Within that bright baseline, the set’s highlights show how far the palette can stretch while staying cohesive. Dancer (swsh8-274) stands out for its visual appeal, while Chandelure VMAX appears in multiple treatments, offering a useful comparison of mood and finish inside the same character. For collectors, Gengar VMAX (swsh8-271) sits at the top of the value range. Among the most present contributors, 5ban Graphics and Yuu Nishida help define the set’s rhythm through repeated appearances.
The set’s visual language is bright and upbeat: vibrant palettes lead, often paired with contrasting accents and occasional pastel softness. Compositions tend toward balanced, focused staging, then pivot into dynamic action when needed, keeping subjects readable and front-facing.

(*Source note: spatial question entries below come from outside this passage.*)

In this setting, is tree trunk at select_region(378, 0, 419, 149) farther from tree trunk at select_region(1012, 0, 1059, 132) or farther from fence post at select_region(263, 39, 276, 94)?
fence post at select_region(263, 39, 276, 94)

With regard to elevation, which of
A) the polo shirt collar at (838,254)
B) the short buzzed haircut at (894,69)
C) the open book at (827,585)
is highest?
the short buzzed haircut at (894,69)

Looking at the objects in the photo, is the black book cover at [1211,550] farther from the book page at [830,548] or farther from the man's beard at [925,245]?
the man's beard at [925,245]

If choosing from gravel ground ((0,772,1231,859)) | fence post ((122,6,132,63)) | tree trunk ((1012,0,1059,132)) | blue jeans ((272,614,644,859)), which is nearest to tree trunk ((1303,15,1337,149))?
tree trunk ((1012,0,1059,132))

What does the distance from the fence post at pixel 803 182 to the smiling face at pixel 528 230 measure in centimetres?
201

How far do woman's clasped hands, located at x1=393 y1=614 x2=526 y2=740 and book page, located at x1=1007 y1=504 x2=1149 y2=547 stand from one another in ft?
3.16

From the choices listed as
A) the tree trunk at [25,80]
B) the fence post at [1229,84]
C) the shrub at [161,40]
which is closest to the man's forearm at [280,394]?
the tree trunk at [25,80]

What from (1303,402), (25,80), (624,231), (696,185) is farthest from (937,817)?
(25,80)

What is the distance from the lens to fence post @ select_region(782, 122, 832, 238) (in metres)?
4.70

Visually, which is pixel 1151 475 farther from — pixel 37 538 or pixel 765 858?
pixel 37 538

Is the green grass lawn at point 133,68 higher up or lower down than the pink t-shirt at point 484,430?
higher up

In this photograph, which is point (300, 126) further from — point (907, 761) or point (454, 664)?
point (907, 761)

Overall moods skew playful, energetic, and lighthearted, with small pockets of mysterious or intense atmosphere.
The most represented names include 5ban Graphics and Yuu Nishida, each appearing across multiple cards and helping set the collection’s steady, character-forward cadence. Misa Tsutsui and Hideki Ishikawa also recur, reinforcing the set’s preference for clean, colorful presentation within a broad, 80-illustrator roster.
Editorial picks — by visual identity, mood, and the work that defines this set's character.
By the hands behind it, or by the Pokémon featured. Both threads continue across the wider Artchu catalogue.